Sadie had actually studied the art for several years. However, the calamity that had struck the spiritual plane had ended that. She still intended to finish when an appropriate replacement could be found, but her former instructor had perished when the monastery of his order had collapsed during one of the many earthquakes that struck when the cherubim were released.
I glanced at her. Sure enough, she was watching them. Her lips moved ever-so-lightly in the same cadence with their chant. She didn’t so much as whisper, but I could discern that she was speaking the same language. I had asked her once to teach me some of it, but was disappointed to find that doing so was forbidden. She would not even do such a favor for her own parents. I tried not to take it personally.
We all stood back, allowing these men to work. None of us spoke. Whatever means the healers employed had been proven to be valid and extremely helpful. It was no trick, by any means. Nevertheless, we watched—most of us ignorantly—to see if there came any improvement in my grandfather.
I could not help but consider recent events. The whole matter with Black was so troubling to me. This was very personal because of the intimate relationship—master to pupil—that I had enjoyed so many years with Ishbe. The betrayal I felt no doubt made it all the more enjoyable for Black. Still, I found myself torn between feelings of hatred and longing. Some of the best days I could remember had been spent learning from him.
Why had he committed himself to such a relationship? It truly baffled me. Why not simply take the opportunity to kill me? He could have done it a thousand times, but he had never harmed me physically in the least.
Was I then some experiment? Had he meant to turn me into some
evil person, a weapon in his hand?
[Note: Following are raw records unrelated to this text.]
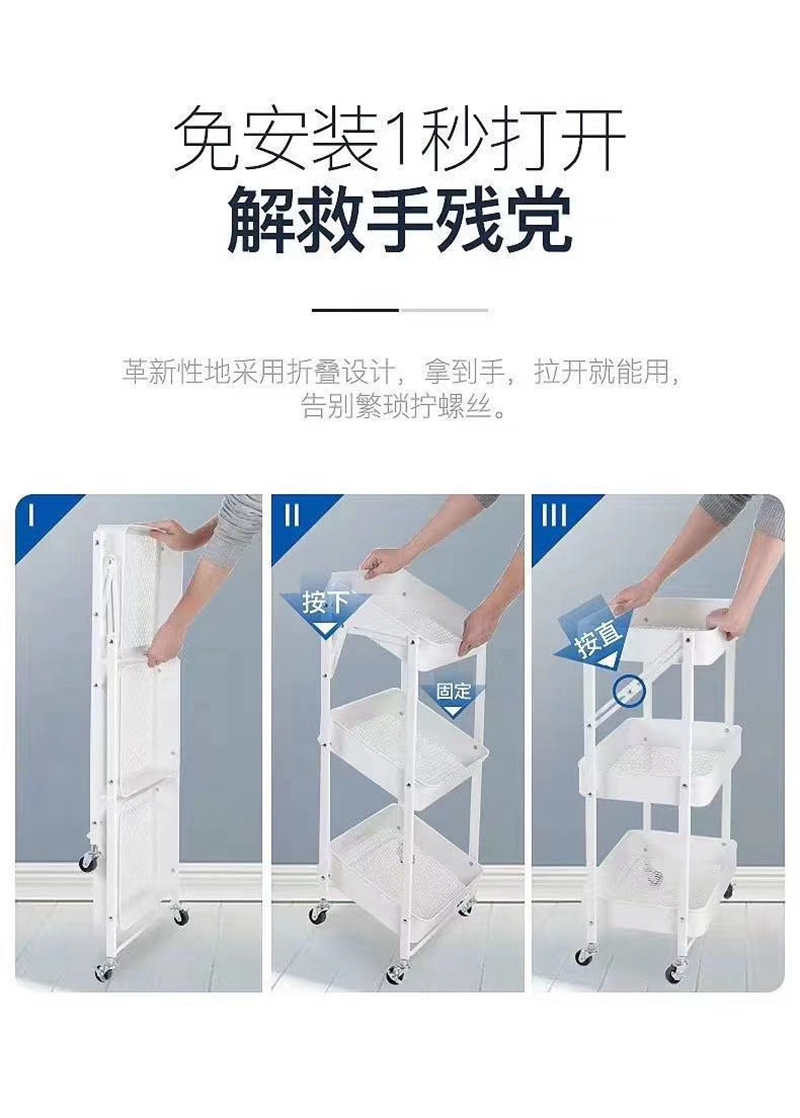 免安装1秒打开
解救手残党

革新性地采用折叠设计，拿到手，拉开就能用，告别繁琐拧螺丝。

I

II

按下

固定

III

按直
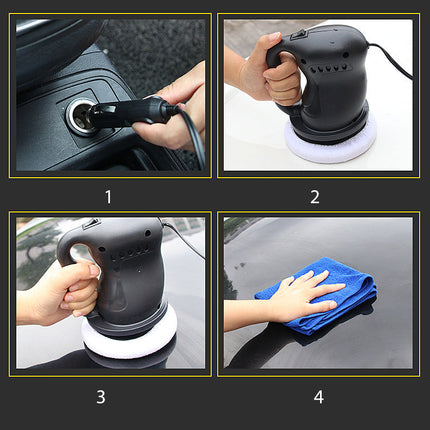 1

2

3

4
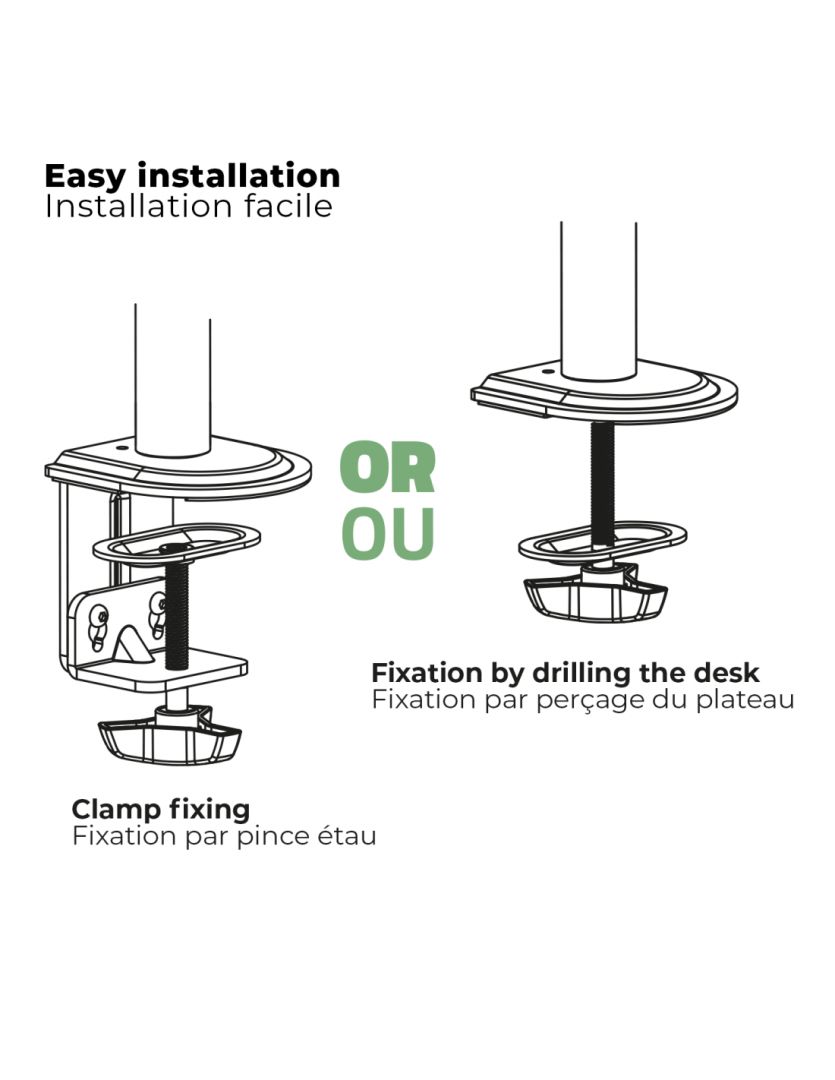 Easy installation
Installation facile

OR
OU

Fixation by drilling the desk
Fixation par perçage du plateau

Clamp fixing
Fixation par pince étau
Perhaps, I had already become what he had meant all along—opening the Underworld and unleashing the cherubim imprisoned there. Through me, Black had killed my father and mother. He had brought the entire spiritual plane to utter ruin. Thousands of lives had been lost and countless treasures in architecture, art and history.
I had been the key to it all, causing me to believe that the dragon held in the Realm of Abominations had killed my parents, when it had been him all along. Just like the child I was, I had allowed anger to determine my course of action. I had been like putty in Black’s hands, molded for his wicked purpose then used and discarded.
Laboring through my memories, I felt my anger welling. I closed my eyes. Only the chanting of the healers remained—rhythmic, hypnotic. Fascinated, I embraced the darkness, searching for the cadence of their song, following line by repetitious line.
It’s difficult to say how long I had been listening. Colors began to swirl. An image coalesced in my mind. The room around us came into focus. An aura of light emanated from every living person present. The light around my grandfather had been joined by that of the healers. Out of everyone present, only they and he were joined in this way.
To me, it appeared that they were feeding his life force from their own. Each seemed to give up part of himself to my grandfather, attempting to help his body repair itself of the injuries sustained in his fight with Black. I could sense the pain he was going through without actually experiencing it. His injuries were grievous. I had the feeling that he was barely clinging to life now—all of this information conveyed by the rhythmic pulse between Donatus and the healers.